En revanche, si le covoiturage devient rémunéré ou s’apparente à une activité professionnelle, il peut être requalifié, nécessitant une assurance spécifique (transport de personnes à titre onéreux), comme le rappelle la DGCCRF.
Location entre particuliers
Dans le cas d’une location entre particuliers, le véhicule est loué à une personne extérieure via une plateforme ou un contrat direct. Ce type d’usage nécessite une assurance adaptée. Certaines plateformes proposent une couverture temporaire valable pendant la durée de la location, qui remplace l’assurance classique du propriétaire.
Si la location est effectuée hors plateforme, le locataire doit souscrire une assurance temporaire. Le propriétaire doit vérifier que son contrat autorise ce type d’usage, sous peine de nullité de la garantie.
Conseils pour être bien couvert
- Informer systématiquement l’assureur en cas de changement d’usage du véhicule
- Lire attentivement les clauses relatives au prêt de volant ou à l’usage par des tiers
- Vérifier les exclusions de garantie, franchises et plafonds d’indemnisation
- Conserver une preuve d’autorisation de conduite (accord écrit, réservation via plateforme)

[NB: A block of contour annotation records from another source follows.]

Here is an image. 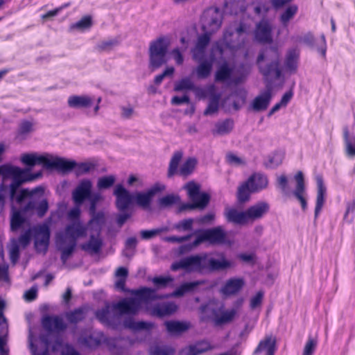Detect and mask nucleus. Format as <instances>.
Masks as SVG:
<instances>
[{
    "label": "nucleus",
    "mask_w": 355,
    "mask_h": 355,
    "mask_svg": "<svg viewBox=\"0 0 355 355\" xmlns=\"http://www.w3.org/2000/svg\"><path fill=\"white\" fill-rule=\"evenodd\" d=\"M255 192L252 186L245 181L242 183L237 189V199L239 203L244 204L249 201L251 193Z\"/></svg>",
    "instance_id": "32"
},
{
    "label": "nucleus",
    "mask_w": 355,
    "mask_h": 355,
    "mask_svg": "<svg viewBox=\"0 0 355 355\" xmlns=\"http://www.w3.org/2000/svg\"><path fill=\"white\" fill-rule=\"evenodd\" d=\"M166 186L161 183H156L146 192H137L133 196V200L144 209H148L153 198L157 193L164 191Z\"/></svg>",
    "instance_id": "18"
},
{
    "label": "nucleus",
    "mask_w": 355,
    "mask_h": 355,
    "mask_svg": "<svg viewBox=\"0 0 355 355\" xmlns=\"http://www.w3.org/2000/svg\"><path fill=\"white\" fill-rule=\"evenodd\" d=\"M263 291H259L250 300V307L253 309L261 306L263 298Z\"/></svg>",
    "instance_id": "52"
},
{
    "label": "nucleus",
    "mask_w": 355,
    "mask_h": 355,
    "mask_svg": "<svg viewBox=\"0 0 355 355\" xmlns=\"http://www.w3.org/2000/svg\"><path fill=\"white\" fill-rule=\"evenodd\" d=\"M114 195L116 196V205L120 211H125L132 203L133 196L121 184L114 187Z\"/></svg>",
    "instance_id": "21"
},
{
    "label": "nucleus",
    "mask_w": 355,
    "mask_h": 355,
    "mask_svg": "<svg viewBox=\"0 0 355 355\" xmlns=\"http://www.w3.org/2000/svg\"><path fill=\"white\" fill-rule=\"evenodd\" d=\"M21 161L30 169L36 164H42L48 168H54L63 173H67L76 168V173L78 175L86 174L94 169V164L90 162H84L79 164L73 161H69L64 158L55 157L51 155H38L37 153L23 154L20 158ZM31 171H29V174Z\"/></svg>",
    "instance_id": "3"
},
{
    "label": "nucleus",
    "mask_w": 355,
    "mask_h": 355,
    "mask_svg": "<svg viewBox=\"0 0 355 355\" xmlns=\"http://www.w3.org/2000/svg\"><path fill=\"white\" fill-rule=\"evenodd\" d=\"M92 182L87 179L81 180L72 193L76 205H80L92 195Z\"/></svg>",
    "instance_id": "20"
},
{
    "label": "nucleus",
    "mask_w": 355,
    "mask_h": 355,
    "mask_svg": "<svg viewBox=\"0 0 355 355\" xmlns=\"http://www.w3.org/2000/svg\"><path fill=\"white\" fill-rule=\"evenodd\" d=\"M272 25L266 20H262L257 26L255 31L256 39L261 42H270L272 40Z\"/></svg>",
    "instance_id": "25"
},
{
    "label": "nucleus",
    "mask_w": 355,
    "mask_h": 355,
    "mask_svg": "<svg viewBox=\"0 0 355 355\" xmlns=\"http://www.w3.org/2000/svg\"><path fill=\"white\" fill-rule=\"evenodd\" d=\"M222 48L218 44H214L211 51L210 60L205 58L202 60H199L200 62L193 73H196L197 78L199 79H205L208 78L211 73L212 62L220 61L222 60Z\"/></svg>",
    "instance_id": "17"
},
{
    "label": "nucleus",
    "mask_w": 355,
    "mask_h": 355,
    "mask_svg": "<svg viewBox=\"0 0 355 355\" xmlns=\"http://www.w3.org/2000/svg\"><path fill=\"white\" fill-rule=\"evenodd\" d=\"M80 205L73 208L68 214L71 223L66 227L63 232L57 235V246L62 252V259L65 261L72 254L76 245V240L90 235L89 225L85 227L80 222L78 217L80 214Z\"/></svg>",
    "instance_id": "4"
},
{
    "label": "nucleus",
    "mask_w": 355,
    "mask_h": 355,
    "mask_svg": "<svg viewBox=\"0 0 355 355\" xmlns=\"http://www.w3.org/2000/svg\"><path fill=\"white\" fill-rule=\"evenodd\" d=\"M317 186H318V196L316 200V206L315 209V217L320 213L324 202V196L326 193V187L324 185L322 178L321 177H318L317 179Z\"/></svg>",
    "instance_id": "34"
},
{
    "label": "nucleus",
    "mask_w": 355,
    "mask_h": 355,
    "mask_svg": "<svg viewBox=\"0 0 355 355\" xmlns=\"http://www.w3.org/2000/svg\"><path fill=\"white\" fill-rule=\"evenodd\" d=\"M193 219H186L180 221L179 223L173 225V228L175 229L180 232L181 231H189L191 230L193 227Z\"/></svg>",
    "instance_id": "50"
},
{
    "label": "nucleus",
    "mask_w": 355,
    "mask_h": 355,
    "mask_svg": "<svg viewBox=\"0 0 355 355\" xmlns=\"http://www.w3.org/2000/svg\"><path fill=\"white\" fill-rule=\"evenodd\" d=\"M202 282L200 281H196L189 283H185L180 287L176 289L171 295L175 297H182L185 293L195 291Z\"/></svg>",
    "instance_id": "39"
},
{
    "label": "nucleus",
    "mask_w": 355,
    "mask_h": 355,
    "mask_svg": "<svg viewBox=\"0 0 355 355\" xmlns=\"http://www.w3.org/2000/svg\"><path fill=\"white\" fill-rule=\"evenodd\" d=\"M180 202V197L178 195H168L159 200V206L162 208H167Z\"/></svg>",
    "instance_id": "47"
},
{
    "label": "nucleus",
    "mask_w": 355,
    "mask_h": 355,
    "mask_svg": "<svg viewBox=\"0 0 355 355\" xmlns=\"http://www.w3.org/2000/svg\"><path fill=\"white\" fill-rule=\"evenodd\" d=\"M211 35H207L205 33L198 37L196 48L193 49V58L196 60H202L205 58V50L209 42Z\"/></svg>",
    "instance_id": "29"
},
{
    "label": "nucleus",
    "mask_w": 355,
    "mask_h": 355,
    "mask_svg": "<svg viewBox=\"0 0 355 355\" xmlns=\"http://www.w3.org/2000/svg\"><path fill=\"white\" fill-rule=\"evenodd\" d=\"M37 293V288L36 286H33L24 293V298L27 301H32L36 298Z\"/></svg>",
    "instance_id": "61"
},
{
    "label": "nucleus",
    "mask_w": 355,
    "mask_h": 355,
    "mask_svg": "<svg viewBox=\"0 0 355 355\" xmlns=\"http://www.w3.org/2000/svg\"><path fill=\"white\" fill-rule=\"evenodd\" d=\"M30 169L21 168L12 166H0V211L2 210L6 196L9 194L12 199L15 198L21 205V211H14L10 220L12 231L21 230L24 231L18 241L12 240L10 247L11 261L15 263L19 256V247L25 248L30 243L33 231L28 221L24 214H31L36 211L42 216L48 209V202L44 198V189L41 187L34 189H22L19 193L17 189L27 181L40 178L42 172L35 175L29 174Z\"/></svg>",
    "instance_id": "1"
},
{
    "label": "nucleus",
    "mask_w": 355,
    "mask_h": 355,
    "mask_svg": "<svg viewBox=\"0 0 355 355\" xmlns=\"http://www.w3.org/2000/svg\"><path fill=\"white\" fill-rule=\"evenodd\" d=\"M117 39H111L100 41L95 46V49L98 53L109 52L119 44Z\"/></svg>",
    "instance_id": "40"
},
{
    "label": "nucleus",
    "mask_w": 355,
    "mask_h": 355,
    "mask_svg": "<svg viewBox=\"0 0 355 355\" xmlns=\"http://www.w3.org/2000/svg\"><path fill=\"white\" fill-rule=\"evenodd\" d=\"M297 7L295 6H292L288 7L282 15L281 16V21L282 23L286 26L288 22L293 19L294 15L297 12Z\"/></svg>",
    "instance_id": "49"
},
{
    "label": "nucleus",
    "mask_w": 355,
    "mask_h": 355,
    "mask_svg": "<svg viewBox=\"0 0 355 355\" xmlns=\"http://www.w3.org/2000/svg\"><path fill=\"white\" fill-rule=\"evenodd\" d=\"M234 122L232 120L227 119L223 121L217 122L214 129L212 134L215 136H223L229 134L233 129Z\"/></svg>",
    "instance_id": "33"
},
{
    "label": "nucleus",
    "mask_w": 355,
    "mask_h": 355,
    "mask_svg": "<svg viewBox=\"0 0 355 355\" xmlns=\"http://www.w3.org/2000/svg\"><path fill=\"white\" fill-rule=\"evenodd\" d=\"M191 237V234L184 236H168L166 237L164 240L167 242L172 243H183L184 241H189Z\"/></svg>",
    "instance_id": "57"
},
{
    "label": "nucleus",
    "mask_w": 355,
    "mask_h": 355,
    "mask_svg": "<svg viewBox=\"0 0 355 355\" xmlns=\"http://www.w3.org/2000/svg\"><path fill=\"white\" fill-rule=\"evenodd\" d=\"M116 181L114 175H108L101 177L98 180L97 188L99 190H103L112 187Z\"/></svg>",
    "instance_id": "48"
},
{
    "label": "nucleus",
    "mask_w": 355,
    "mask_h": 355,
    "mask_svg": "<svg viewBox=\"0 0 355 355\" xmlns=\"http://www.w3.org/2000/svg\"><path fill=\"white\" fill-rule=\"evenodd\" d=\"M171 102L174 105H180V104H183V103L189 104L190 103V99L187 95L184 94L182 97L174 96L172 98Z\"/></svg>",
    "instance_id": "62"
},
{
    "label": "nucleus",
    "mask_w": 355,
    "mask_h": 355,
    "mask_svg": "<svg viewBox=\"0 0 355 355\" xmlns=\"http://www.w3.org/2000/svg\"><path fill=\"white\" fill-rule=\"evenodd\" d=\"M162 232V230H145L141 232V236L144 239H149L155 236Z\"/></svg>",
    "instance_id": "59"
},
{
    "label": "nucleus",
    "mask_w": 355,
    "mask_h": 355,
    "mask_svg": "<svg viewBox=\"0 0 355 355\" xmlns=\"http://www.w3.org/2000/svg\"><path fill=\"white\" fill-rule=\"evenodd\" d=\"M182 157L183 153L181 151H176L173 155L167 172L168 178H171L175 174L187 177L193 173L198 163L197 159L195 157H189L179 168Z\"/></svg>",
    "instance_id": "12"
},
{
    "label": "nucleus",
    "mask_w": 355,
    "mask_h": 355,
    "mask_svg": "<svg viewBox=\"0 0 355 355\" xmlns=\"http://www.w3.org/2000/svg\"><path fill=\"white\" fill-rule=\"evenodd\" d=\"M298 57L299 51L297 49H292L288 51L286 60V67L288 70L291 71L296 70Z\"/></svg>",
    "instance_id": "43"
},
{
    "label": "nucleus",
    "mask_w": 355,
    "mask_h": 355,
    "mask_svg": "<svg viewBox=\"0 0 355 355\" xmlns=\"http://www.w3.org/2000/svg\"><path fill=\"white\" fill-rule=\"evenodd\" d=\"M354 125L352 128L353 131L351 132L347 127L343 130V136L345 144L346 153L348 157H355V114L354 116Z\"/></svg>",
    "instance_id": "28"
},
{
    "label": "nucleus",
    "mask_w": 355,
    "mask_h": 355,
    "mask_svg": "<svg viewBox=\"0 0 355 355\" xmlns=\"http://www.w3.org/2000/svg\"><path fill=\"white\" fill-rule=\"evenodd\" d=\"M243 0H227L224 12L229 14H237L243 11Z\"/></svg>",
    "instance_id": "41"
},
{
    "label": "nucleus",
    "mask_w": 355,
    "mask_h": 355,
    "mask_svg": "<svg viewBox=\"0 0 355 355\" xmlns=\"http://www.w3.org/2000/svg\"><path fill=\"white\" fill-rule=\"evenodd\" d=\"M278 60L279 53L275 46L265 49L257 58L260 71L268 83H271L281 75Z\"/></svg>",
    "instance_id": "8"
},
{
    "label": "nucleus",
    "mask_w": 355,
    "mask_h": 355,
    "mask_svg": "<svg viewBox=\"0 0 355 355\" xmlns=\"http://www.w3.org/2000/svg\"><path fill=\"white\" fill-rule=\"evenodd\" d=\"M177 306L174 303H162L156 305L153 311V314L162 317L175 312Z\"/></svg>",
    "instance_id": "38"
},
{
    "label": "nucleus",
    "mask_w": 355,
    "mask_h": 355,
    "mask_svg": "<svg viewBox=\"0 0 355 355\" xmlns=\"http://www.w3.org/2000/svg\"><path fill=\"white\" fill-rule=\"evenodd\" d=\"M165 325L168 331L173 334H180L191 327L189 322L178 321L166 322Z\"/></svg>",
    "instance_id": "35"
},
{
    "label": "nucleus",
    "mask_w": 355,
    "mask_h": 355,
    "mask_svg": "<svg viewBox=\"0 0 355 355\" xmlns=\"http://www.w3.org/2000/svg\"><path fill=\"white\" fill-rule=\"evenodd\" d=\"M128 276V270L125 268H119L116 272V281L115 286L117 288L123 290L126 277Z\"/></svg>",
    "instance_id": "46"
},
{
    "label": "nucleus",
    "mask_w": 355,
    "mask_h": 355,
    "mask_svg": "<svg viewBox=\"0 0 355 355\" xmlns=\"http://www.w3.org/2000/svg\"><path fill=\"white\" fill-rule=\"evenodd\" d=\"M271 98V87L270 86L267 85V90L264 93L257 96L252 101L251 103L252 109L255 112H261L265 110L268 107Z\"/></svg>",
    "instance_id": "24"
},
{
    "label": "nucleus",
    "mask_w": 355,
    "mask_h": 355,
    "mask_svg": "<svg viewBox=\"0 0 355 355\" xmlns=\"http://www.w3.org/2000/svg\"><path fill=\"white\" fill-rule=\"evenodd\" d=\"M92 102V99L87 96H72L68 99L69 106L73 108L89 107Z\"/></svg>",
    "instance_id": "31"
},
{
    "label": "nucleus",
    "mask_w": 355,
    "mask_h": 355,
    "mask_svg": "<svg viewBox=\"0 0 355 355\" xmlns=\"http://www.w3.org/2000/svg\"><path fill=\"white\" fill-rule=\"evenodd\" d=\"M171 44V39L168 37H158L150 43L149 69L151 71H154L156 69L166 63V55Z\"/></svg>",
    "instance_id": "11"
},
{
    "label": "nucleus",
    "mask_w": 355,
    "mask_h": 355,
    "mask_svg": "<svg viewBox=\"0 0 355 355\" xmlns=\"http://www.w3.org/2000/svg\"><path fill=\"white\" fill-rule=\"evenodd\" d=\"M128 184L129 186H142V180L135 175H131L128 179Z\"/></svg>",
    "instance_id": "63"
},
{
    "label": "nucleus",
    "mask_w": 355,
    "mask_h": 355,
    "mask_svg": "<svg viewBox=\"0 0 355 355\" xmlns=\"http://www.w3.org/2000/svg\"><path fill=\"white\" fill-rule=\"evenodd\" d=\"M268 209L269 205L268 203L260 202L251 206L245 211H240L231 208L226 209L225 214L229 221L243 225L262 218Z\"/></svg>",
    "instance_id": "9"
},
{
    "label": "nucleus",
    "mask_w": 355,
    "mask_h": 355,
    "mask_svg": "<svg viewBox=\"0 0 355 355\" xmlns=\"http://www.w3.org/2000/svg\"><path fill=\"white\" fill-rule=\"evenodd\" d=\"M243 75L237 76L234 71L227 64H224L218 70L216 75L217 81L239 83L243 79Z\"/></svg>",
    "instance_id": "22"
},
{
    "label": "nucleus",
    "mask_w": 355,
    "mask_h": 355,
    "mask_svg": "<svg viewBox=\"0 0 355 355\" xmlns=\"http://www.w3.org/2000/svg\"><path fill=\"white\" fill-rule=\"evenodd\" d=\"M35 234V246L40 252L46 250L49 241V229L47 225L37 226L33 230Z\"/></svg>",
    "instance_id": "19"
},
{
    "label": "nucleus",
    "mask_w": 355,
    "mask_h": 355,
    "mask_svg": "<svg viewBox=\"0 0 355 355\" xmlns=\"http://www.w3.org/2000/svg\"><path fill=\"white\" fill-rule=\"evenodd\" d=\"M227 162L234 166H241L245 164V161L234 154H229L227 155Z\"/></svg>",
    "instance_id": "56"
},
{
    "label": "nucleus",
    "mask_w": 355,
    "mask_h": 355,
    "mask_svg": "<svg viewBox=\"0 0 355 355\" xmlns=\"http://www.w3.org/2000/svg\"><path fill=\"white\" fill-rule=\"evenodd\" d=\"M248 181L255 192L265 189L268 186L266 177L259 173L252 175L248 178Z\"/></svg>",
    "instance_id": "37"
},
{
    "label": "nucleus",
    "mask_w": 355,
    "mask_h": 355,
    "mask_svg": "<svg viewBox=\"0 0 355 355\" xmlns=\"http://www.w3.org/2000/svg\"><path fill=\"white\" fill-rule=\"evenodd\" d=\"M92 26V18L91 16H85L78 22L72 24L70 26L71 31L76 30L78 31H83L89 29Z\"/></svg>",
    "instance_id": "45"
},
{
    "label": "nucleus",
    "mask_w": 355,
    "mask_h": 355,
    "mask_svg": "<svg viewBox=\"0 0 355 355\" xmlns=\"http://www.w3.org/2000/svg\"><path fill=\"white\" fill-rule=\"evenodd\" d=\"M209 349H210L209 343L201 342L183 349L180 352V355H198L205 352Z\"/></svg>",
    "instance_id": "36"
},
{
    "label": "nucleus",
    "mask_w": 355,
    "mask_h": 355,
    "mask_svg": "<svg viewBox=\"0 0 355 355\" xmlns=\"http://www.w3.org/2000/svg\"><path fill=\"white\" fill-rule=\"evenodd\" d=\"M236 313L237 311L236 309H232L228 311H223L222 309L220 314L218 316V318H216L215 323L219 325L224 323L230 322L234 320Z\"/></svg>",
    "instance_id": "42"
},
{
    "label": "nucleus",
    "mask_w": 355,
    "mask_h": 355,
    "mask_svg": "<svg viewBox=\"0 0 355 355\" xmlns=\"http://www.w3.org/2000/svg\"><path fill=\"white\" fill-rule=\"evenodd\" d=\"M44 327L49 331H60L66 328L62 318L59 317H47L44 320Z\"/></svg>",
    "instance_id": "30"
},
{
    "label": "nucleus",
    "mask_w": 355,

- Éviter les usages professionnels non déclarés (transport rémunéré, livraisons, etc.)
En cas de sinistre impliquant un véhicule partagé, la déclaration à l’assureur doit être faite dans un délai de 5 jours ouvrés (article L113-2 du Code des assurances). Le respect de cette obligation conditionne la prise en charge par l’assureur.
FAQ
Est-il légal de prêter son véhicule à un tiers ?
Oui, il est légal de prêter son véhicule, à condition que le conducteur soit titulaire d’un permis valide et que le contrat d’assurance le permette. Certaines polices excluent ou limitent le prêt à des tiers non déclarés.
Ai-je besoin d’une assurance spécifique pour faire du covoiturage ?
Non, le covoiturage à titre non lucratif est généralement couvert par l’assurance classique. Toutefois, il est recommandé de prévenir son assureur. En cas de covoiturage rémunéré, une assurance pour transport de personnes peut être nécessaire.
Mon assurance auto me couvre-t-elle si je loue ma voiture via une plateforme ?
Pas automatiquement. La plupart des contrats classiques n’autorisent pas la location à des tiers. Il faut vérifier si le contrat le permet ou recourir à une assurance temporaire proposée par la plateforme.
Que faire en cas d’accident avec un véhicule partagé ?
Il faut remplir un constat amiable, noter les coordonnées de toutes les parties, et déclarer le sinistre à l’assureur dans les 5 jours ouvrés. La prise en charge dépendra du contrat d’assurance applicable au moment de l’accident.
Peut-on souscrire une assurance temporaire pour conduire un véhicule partagé ?
Oui, il est possible de souscrire une assurance temporaire (de 1 à 90 jours selon les assureurs) pour couvrir un usage ponctuel d’un véhicule non assuré à votre nom.